The following is part of Pivotal Events that was published for our subscribers Thursday, June 18, 2009.

Signs Of The Times:

Last Year:

"Corn, Soybean Prices Rise on Global 'Buying Panic' to Avoid Food Shortages"

- Bloomberg, April 15, 2008

"Prices are soaring and stand every chance of staying high because this crisis is different."

- The Globe And Mail, April 12, 2008

"Sell in May and go away hasn't been reliable over the past 10 years."

- Financial Post, April 12, 2008

* * * * *

This Year:

"China Optimism Prompts Investors to Load Up on Commodities"

- BMO Global Commodity Strategy. May 12, 2009

"Why a Commodity Super-Boom is Inevitable"

- Prosperity Network, May 12, 2009

The reasons for the new "Super-Boom" was the usual dollar depreciation and China - same as last year's ravings.

"Hyperinflation and the Changes it is Going to Generate"

- Tactical Investor.com, May 22, 2009

Well, May has gone leaving behind another nicely-timed "silly season". A couple of weeks ago our match up of financial market statements included the one from the equivalent move in 1875, some twenty months from the start of the post-bubble bear in 1873:

"A rather sudden change has passed over the money market. The discovery of unsound business in quarters where no such discovery ought to have been made."

- The Economist, May 29, 1875

Trade union unemployment, which had been at 3.9% in 1870 declined to 0.9% in 1872. Then it increased without relief to 11.4% in 1879.

This time around, at about twenty months from the stock market high, there has been a change in the money markets with the sharp rise in short rates on June 5. This anticipated the stock market slump that began on Monday. Something similar started in May of 1931 - twenty months from the high.

So far, so good.

* * * * *

STOCK MARKETS

As each day goes by it becomes more apparent that the prosperity of the world depends upon the ability of policymakers to continue the habit of dollar depreciation. It's a maxim that stocks and commodities go up when the dollar goes down, and lately it seems that it only takes a few minutes of stability for the bulls to ramp their favourite price up. After a few unpleasant days, on Wednesday the DX down ticked and the senior indexes in NY found some relief.

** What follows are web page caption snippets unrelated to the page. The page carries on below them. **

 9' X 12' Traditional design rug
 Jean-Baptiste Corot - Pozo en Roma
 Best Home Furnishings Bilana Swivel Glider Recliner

But not so much in Toronto where pressures on resource sectors continued.

On the longer term, two models have been working for us. One has been that the power of a classic fall crash would set up a classic spring rebound to around April-May.

The other has been the count whereby some twenty months after the stock market high credit markets take a turn to bad health. As noted above, the hit to money markets started on June 8 and stocks set the high on June 11 at 8877 on the Dow. On the same day commodities set their high as well at CRB 266, and the bond future set its low at 112.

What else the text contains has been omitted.